By Michael Flanders
Nicole offers broad experience in the community college sphere, as a faculty member and leader. She began 14 years ago as an Intern within the California Community Colleges, then quickly progressed into a part-time, then full-time counselor position at San Diego Miramar and Cuyamaca Colleges. At Cuyamaca, she rose to the rank of Counseling Department Chair before her promotion three years ago to Dean of Counseling Services. In this position, she brings her experience and insights to oversee all school counseling activities, high school outreach programs, and community relations efforts. Since 2011, she has also been lecturing part-time on counseling and career planning at San Diego State University.
Through it all, Nicole has kept her eye focused squarely on her overarching goal: helping students achieve educational success. Her educational philosophy is fully informed by the “Vision for Success,” promulgated by the California Community Colleges Chancellor, Eloy Oakley and created to increase educational equity. She’s adhered to those principles to ensure that all students have access to college, regardless of their ethnicity, financial standing or orientation. In practice, she worked hard to identify those underserved students and developed many of the programs and supports they needed to progress, such as one of the first college-based Veterans Resource Centers in San Diego and a program offering mental health services to students.
Nicole remains acutely aware of the challenges faced by the Southwestern College Board of Trustees:
• Today’s students come from diverse backgrounds, facing many challenges as college students. Homelessness, food insecurity and mental health concerns are daily burdens for some, while others must overcome other hurdles in their quest for an education, such as being a former foster child or coming from a family that does not have a history of higher education.
• Today’s political climate also challenges all community college participants, and racism and sexism are evident on more college campuses than we previously knew. While much of the country may see only divisions, Nicole sees on Southwestern’s campus a rich, multi-hued culture that embraces students of all types – African Americans; Latinx; refugees; DACA; the formerly incarcerated; the ability-challenged, and mid-career students, to name just a few. She promises each the same benefits and supports as are offered to all the others.
• Not insignificantly, today’s community colleges have been tasked with reinventing themselves to ensure their students don’t just attend college, but also graduate and find fulfilling and rewarding work in the community besides.
Nicole’s educational history and background in counseling and psychotherapy provide her with the unique and focused tools needed by its Board to address these concerns, as well as the myriad of other problems that currently exist at Southwestern College.
Nicole is very proud of her endorsers, including the Southwestern College Education Association, the school’s faculty union, who chose her after six months of discussions revealed her to be the right person for the role. She is also endorsed by The National Women’s Political Caucus and several elected officials including Assemblymember Dr. Shirley Weber, who appreciated the careful and nuanced support that Nicole offered her son as his counselor during his community college days.
I believe these two women share a vision for Southwestern’s future, which includes more – and more diverse – students finding school funding, completing programs, pursuing transfer degrees, and, most importantly, finding the careers they seek within their chosen industries.

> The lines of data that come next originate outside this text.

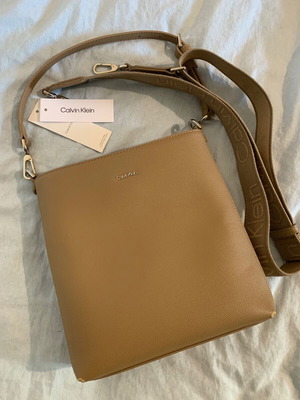 Calvin Klein crossbody bag like new, beige and orange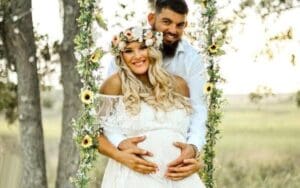 Lacey Evans Delivers Second Child Via Home Waterbirth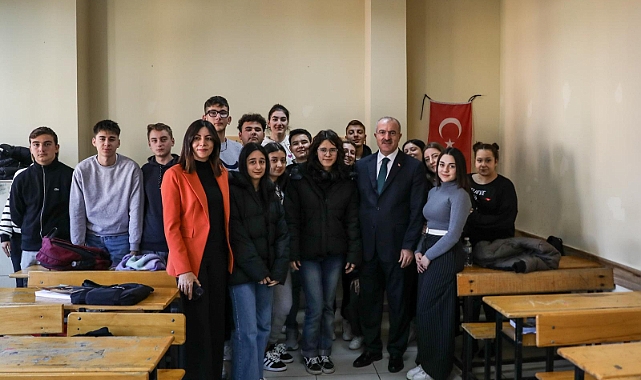 Çanakkale Valisi Ömer Toraman'dan Okul Ziyareti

Looking forward, like thousands of other experienced educators across the country, Nicole embraces the promise offered by the California Guided Pathways practice for improving student outcomes. By redesigning programs and curricula to meet the needs of today’s businesses and industries, Guided Pathways is transforming community colleges into the economic engines of the future. Achieving the Guided Pathways transformation requires the critical knowledge and experience that Nicole will bring to the Southwestern College Board; she knows how educational policy translates into teaching practice and how those practices lay the foundation for future success.
Nicole’s history and experience will also enrich the Board because it parallels that of the outgoing Seat 4 representative, who is also a career educator and who also rose through the ranks of the college counseling community to become both a college President and Board Member. Electing Nicole will retain in Seat 4 the same keen eye and deep understanding of educational challenges, purposes, and goals as those have been offered during the past four years.
Nicole shared with me her three priorities for her work on the Southwestern College Board:
1. Increase graduation and student success rates, as those are determined by relevant school data. Too many students spend too much time in courses that aren’t designed to move them into a career.
2. Strengthen the school’s relationships with local high schools, local apprenticeship programs and the community in general. The eight cities that feed into Southwestern College offer a myriad of untapped resources and opportunities which should be accessible by all learners, from middle schoolers to seniors.
3. Despite perceived tensions, all students yearn for the same thing regardless of their background or circumstances: a quality education that will enhance the quality of their life. To provide that, Nicole will develop an environment of inclusion, equity and mutual respect that will permeate all aspects of the school.
Elect Nicole Jones to ensure that all students can find and attain the career path they seek on the campus of Southwestern College.
Michael Flanders provides technical and consulting services to many of Southern California’s community colleges.